Quartet Returns With Fun Program

World-class Fine Arts Quartet with play Glazunov and Beethoven at his most genial.

By - Mar 7th, 2023 10:08 am
Fine Arts Quartet (L to R, Ralph Evans, Efim Boico, Gil Sharon, Niklas Schmidt

Fine Arts Quartet (L to R, Ralph Evans, Efim Boico, Gil Sharon, Niklas Schmidt

The Fine Arts Quartet makes the first of its 2023 Milwaukee appearances on Saturday, March 11, when the ensemble performs a free concert at the UW-Milwaukee Zelazo Center. Members of the quartet – Ralph Evans, Efim Boico, Gil Sharon, and Niklas Schmidt – will be joined by Milwaukee Symphony Orchestra cellist Madeleine Kabat.

Chamber works by Ludwig van Beethoven (1770-1827) and Alexander Glazunov (1865 – 1936) are on the program.

Beethoven’s String Quartet in D, Opus 18, No. 3, is the first of 16 string quartets he composed during his lifetime. Prince Joseph Franz von Lobkowitz, a Viennese aristocrat, commissioned the six quartets comprising Opus 18 in 1798.

Described by an acquaintance as “the most foolish music enthusiast,” Prince Lobkowitz was a critically important patron to Beethoven. When Beethoven was offered a job as Kapellmeister at Cassell, Germany by Napoleon’s brother, Jérôme Bonaparte, Prince Lobkowitz and two wealthy friends guaranteed Beethoven a handsome annual salary if he agreed to stay in Vienna. Beethoven accepted, expressing his gratitude by dedicating his third, fifth, and sixth symphonies to the prince.

Musicologist Kai Christiansen writes that for Beethoven, who greatly admired the string quartets of Joseph Haydn and Wolfgang Amadeus Mozart, Opus 18 was “a rite of passage, a daring moment to entertain a dialog with colleagues, mentors and gods… Of the six quartets in Op. 18, the D Major quartet [No. 3] is certainly the most genial and, in a sense, relaxed. Its mood is bright, lyrical and humorous with just a touch of poignancy in the slow movement… Beethoven simply writes an extraordinary string quartet in the finest style.”
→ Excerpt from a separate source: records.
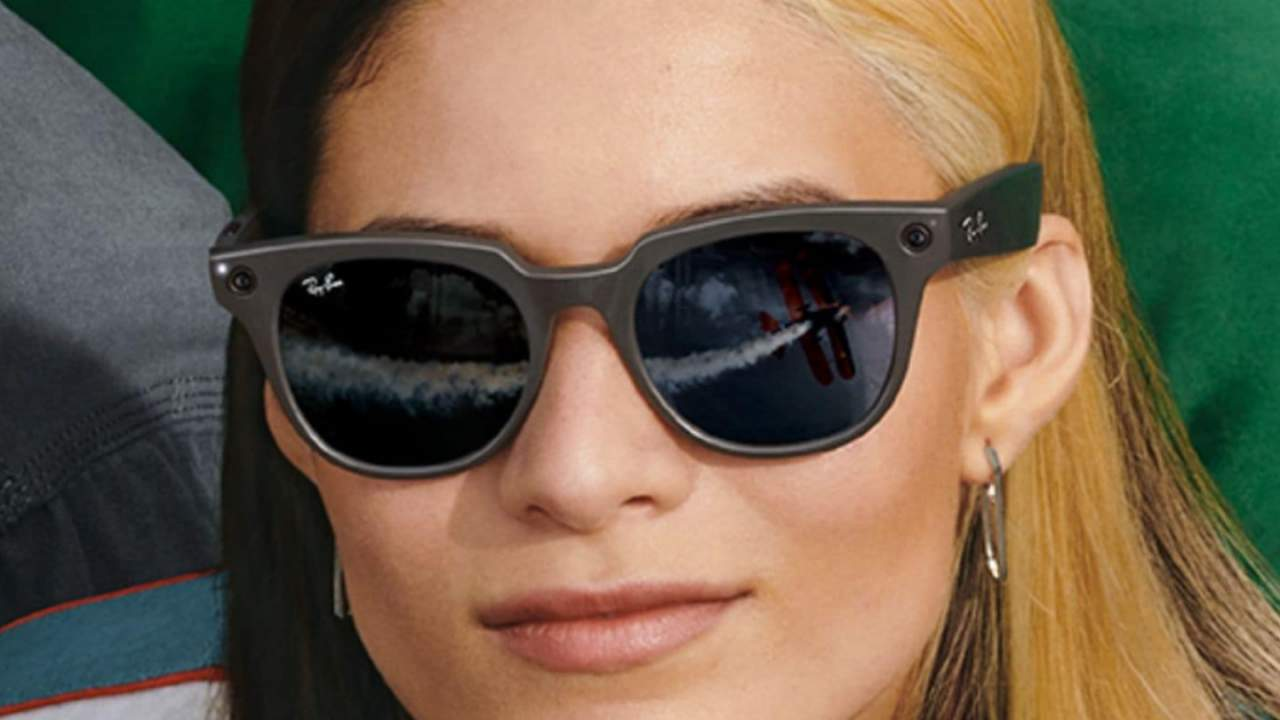 Facebook's Ray-Ban Stories glasses are a catalog of bad decisions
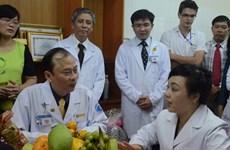 Bộ trưởng Bộ Y tế, lãnh đạo TP. HCM thăm và chúc Tết các đơn vị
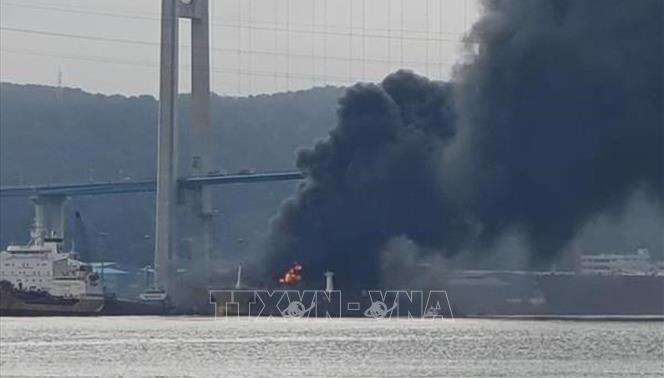 18 người bị thương trong vụ nổ tàu chở dầu tại Hàn Quốc,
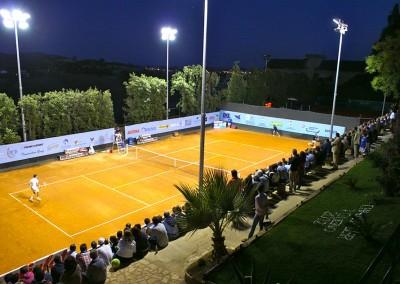 Il pubblico della tribuna del Tennis Club Caltanissetta
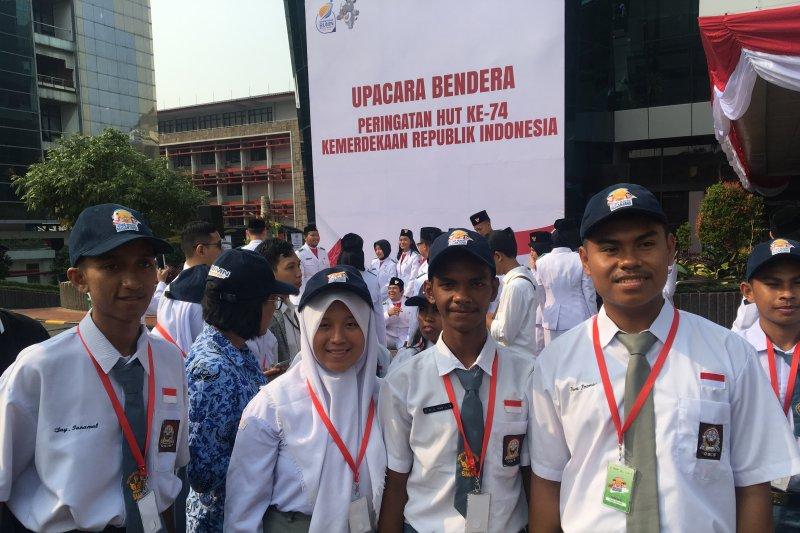 Kementerian BUMN serahkan piagam kepada peserta SMN asal Maluku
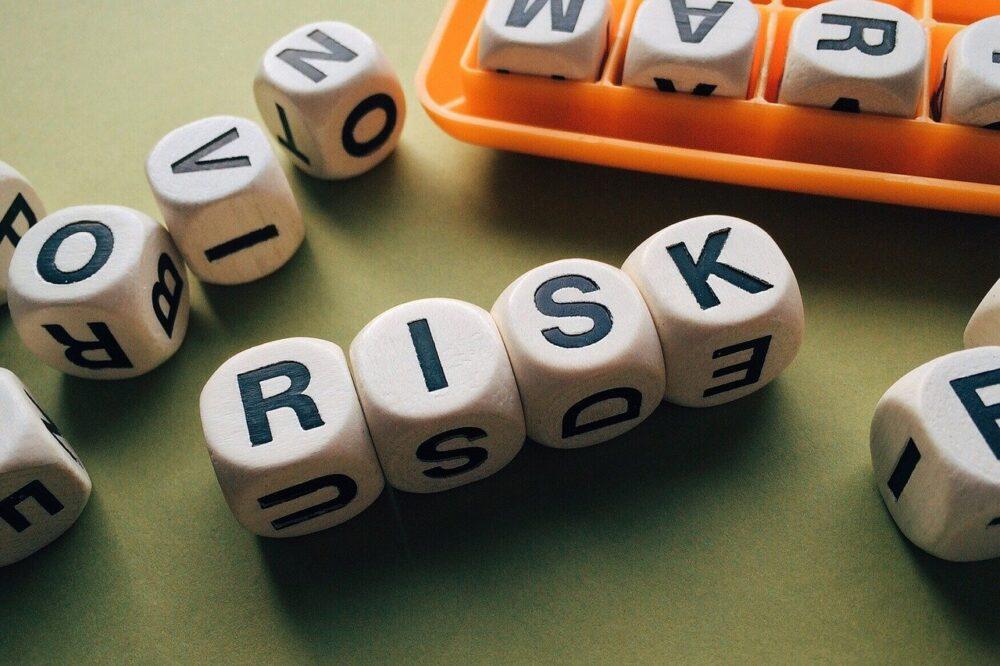 アメブロでビジネスを行う2つのリスク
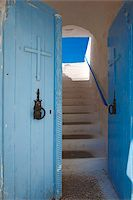 religious cross nobody - Church entrance, Chania, Crete, Greek Islands, Greece, Europe Stock Photo - Premium Rights-Managednull, Code: 841-05961961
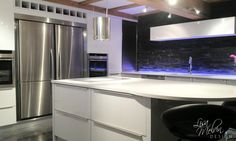 Modern Kitchen Design, Kitchen Designs, Kitchen Ideas, Kitchen Taps, Kitchen Appliances, Kitchen Island Shapes, Shapes And Curves, Cooker Hoods, Bathroom Designs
Ms. Kabat will join the quartet for the performance of the romantic String Quintet Opus 39 by Glazunov, scored for two violins, one viola, and two cellos. Born in St. Petersburg, Glazunov began studying composition privately with Nikolai Rimsky-Korsakov at the age of 15. He wrote symphonies, instrumental sonatas, ballets, operas, and seven string quartets, and served first as an instructor and later as head of the St. Petersburg Conservatory. Glazunov left the Soviet Union for France in 1928.

Chamber music critic Wilhelm Altman described the four-movement Quintet, published in 1891, as “illustrative of [Glasunov’s] superb ability to achieve great tonal beauty.” Writing in, Zoran Minderovic observes that “while Glazunov’s music certainly fits into the cosmopolitan culture of his time, it also embodies the unmistakable emotional and spiritual qualities that the attentive listener will recognize as Russian.”

Saturday’s performance at the Zelazo Center, 2419 E. Kenwood Blvd., begins at 7 p.m. with a pre-talk at 6 pm. Thanks to the sponsorship by the Friends of the Fine Arts Quartet in collaboration with the Peck School of the Arts at UWM, the concert is free, with no tickets or reservations required.

FAQ fans will want to mark their calendars for 3 p.m. Sunday, July 9, and Sunday, July 16, when the quartet returns to Milwaukee to perform free public concerts as part of a summer festival.